Paris: trois hommes soupçonnés d'un home-jacking pour un préjudice de 1,3 million d'euros interpellés (MARTIN BUREAU)
Paris: trois hommes soupçonnés d'un home-jacking pour un préjudice de 1,3 million d'euros interpellés (MARTIN BUREAU)

Trois hommes soupçonnés d'avoir volé fin mars une dizaine de montres de luxe et des bijoux pour un préjudice de 1,3 million d'euros au cours d'un home-jacking à Paris, ont été mis en examen vendredi, a-t-on appris auprès du parquet.

Les trois suspects, deux majeurs et un mineur, ont été mis en examen pour vol avec violence commis en bande organisée et association de malfaiteurs, a précisé le parquet de Paris, sollicité par l'AFP.

Deux d'entre eux ont été placés en détention provisoire et le troisième incarcéré dans l'attente du débat devant un juge des libertés et de la détention (JLD), qui statuera sur son éventuelle détention provisoire.

Les trois suspects, âgés de 17 à 19 ans, avaient été interpellés mardi et placés en garde à vue, selon une source proche de l'enquête, confirmant une information de BFMTV.

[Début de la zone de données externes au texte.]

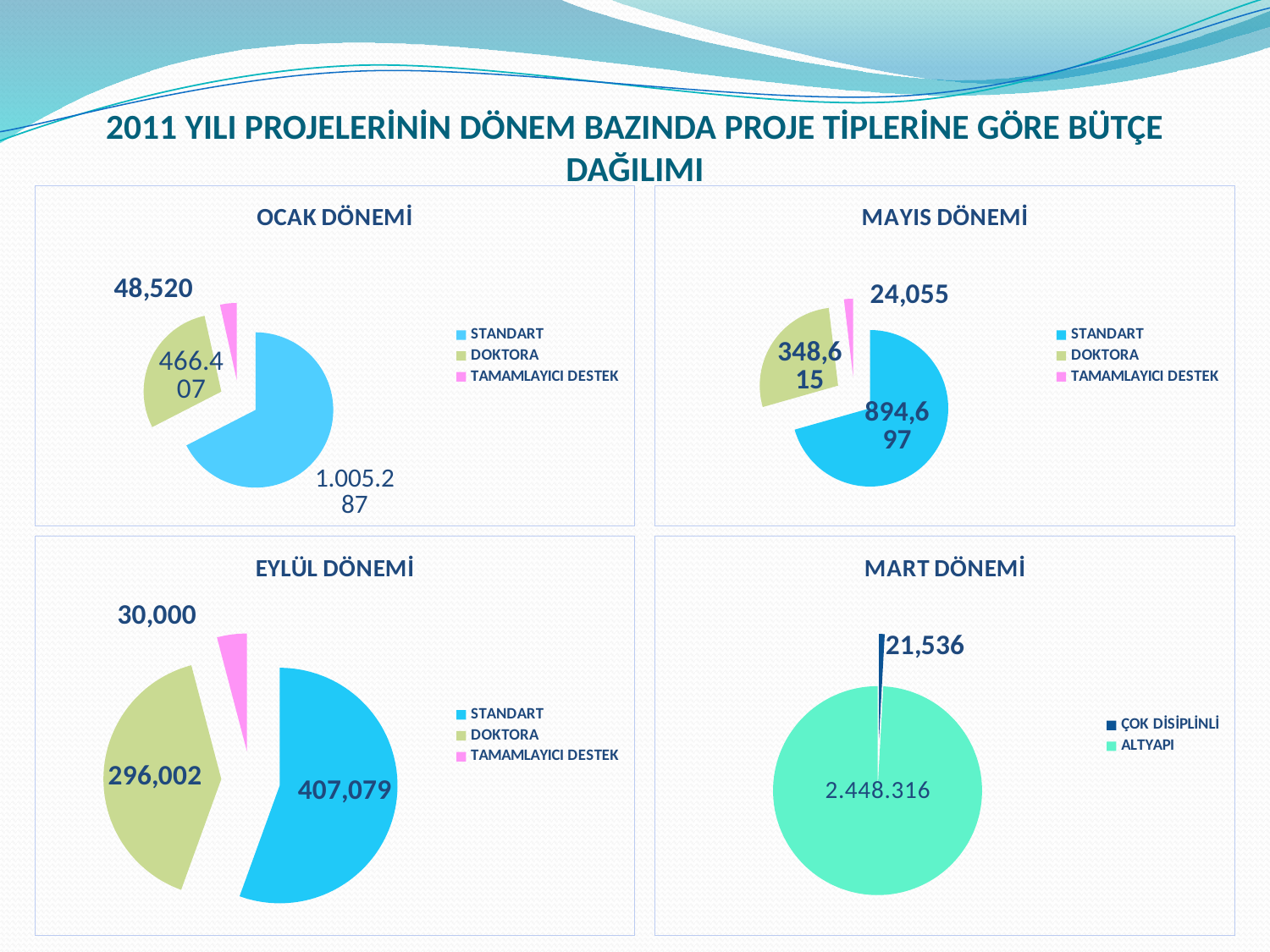
In the MAYIS DÖNEMİ chart, which category has the largest slice? STANDART In the OCAK DÖNEMİ chart, what is the value for TAMAMLAYICI DESTEK? 48,520 In the MAYIS DÖNEMİ chart, what is the difference between the STANDART and DOKTORA values? 546,082 In the MAYIS DÖNEMİ chart, what is the value for DOKTORA? 348,615 How many entries does the legend of the EYLÜL DÖNEMİ chart list? 3 In the MART DÖNEMİ chart, what is the value for ÇOK DİSİPLİNLİ? 21,536 In the OCAK DÖNEMİ chart, what is the value for STANDART? 1.005.287 How many categories does the MART DÖNEMİ chart show? 2 In the EYLÜL DÖNEMİ chart, what is the difference between the STANDART and DOKTORA values? 111,077 In the EYLÜL DÖNEMİ chart, which category has the smallest slice? TAMAMLAYICI DESTEK In the MART DÖNEMİ chart, which is larger, ÇOK DİSİPLİNLİ or ALTYAPI? ALTYAPI What type of chart is the OCAK DÖNEMİ chart? Pie chart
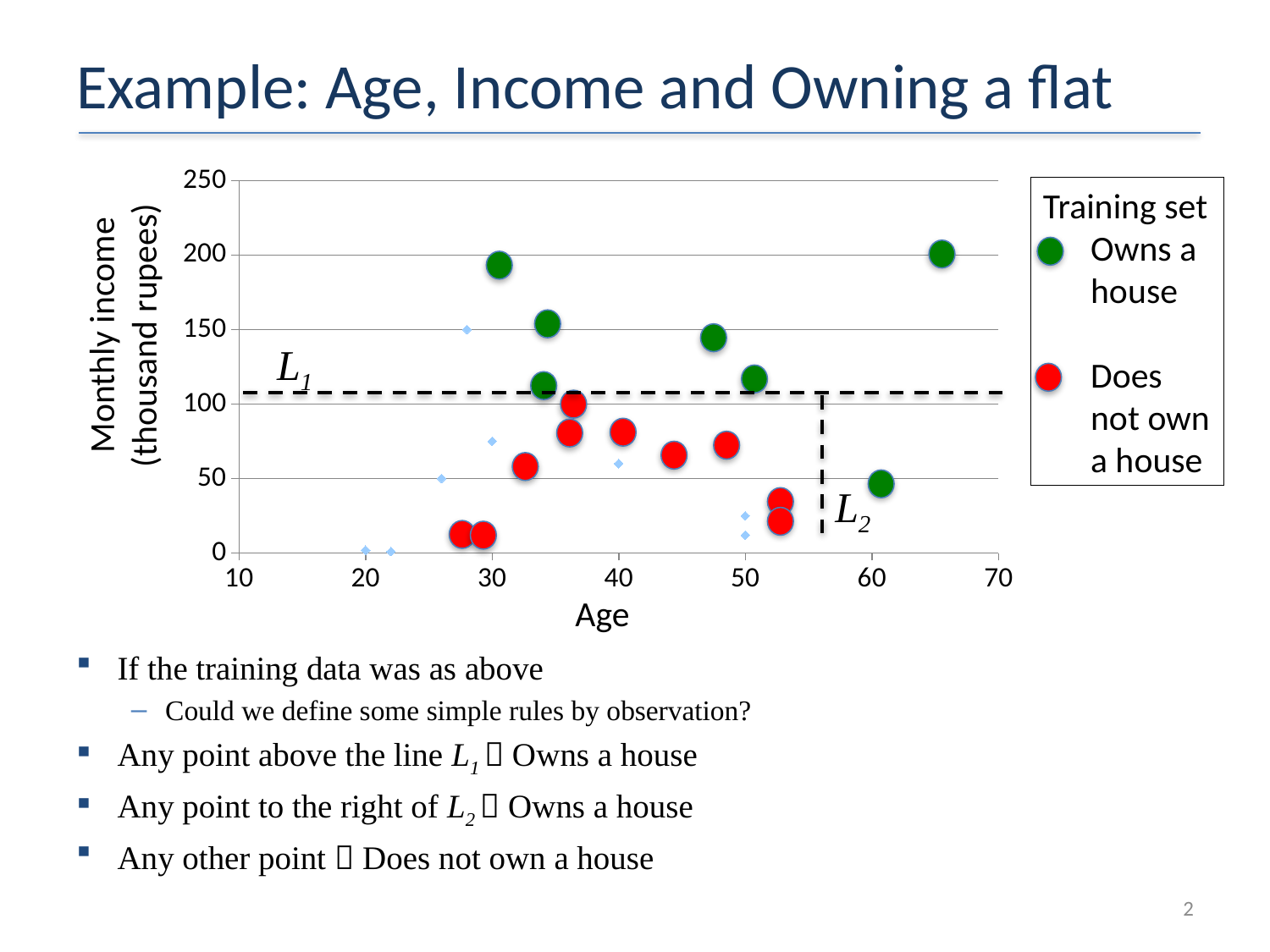
How many red 'Does not own a house' points are plotted on the chart? 10 Is the monthly income of the red point at about age 33 greater or less than 100? less What kind of chart is shown on the slide? Scatter chart Which colour marks the 'Does not own a house' points in the legend? Red Which group does the point with the highest age belong to, 'Owns a house' or 'Does not own a house'? Owns a house Is the monthly income of the green point at about age 65 greater or less than 150? greater Is the monthly income of the green point at about age 47 greater or less than 100? greater What is the maximum value shown on the y axis of the chart? 250 How many green 'Owns a house' points are plotted on the chart? 7 What is the title of the y axis of the chart? Monthly income (thousand rupees)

Ils ont été interpellés à Villabé, Corbeil-Essonnes (Essonne) et Santeny (Val-de-Marne) par la brigade de répression du banditisme (BRB) de la police judiciaire parisienne, chargée des investigations.

Le 26 mars, le trio s'est présenté vers 9h30 au domicile de deux colocataires de nationalité mexicaine, âgés de 27 et 29 ans, dont l'un est un créateur de mode reconnu.

L'un des malfaiteurs, vêtu d'une chasuble de livreur et un faux colis dans les bras, est parvenu à se faire ouvrir la porte de l'appartement, situé à deux pas des Champs-Elysées.

Les trois hommes les ont ensuite menacés avec un couteau et leur ont demandé l'endroit où étaient entreposées les montres de luxe, dont des Patek Philippe et Audemars Piguet et plus de 120.000 euros de bijoux, avant de prendre la fuite en scooter.

En garde à vue, ces "exécutants" déjà connus pour des faits similaires, ont reconnu leur implication par "petits bouts" mais n'ont pas désigné leurs "commanditaires", selon la source proche de l'enquête.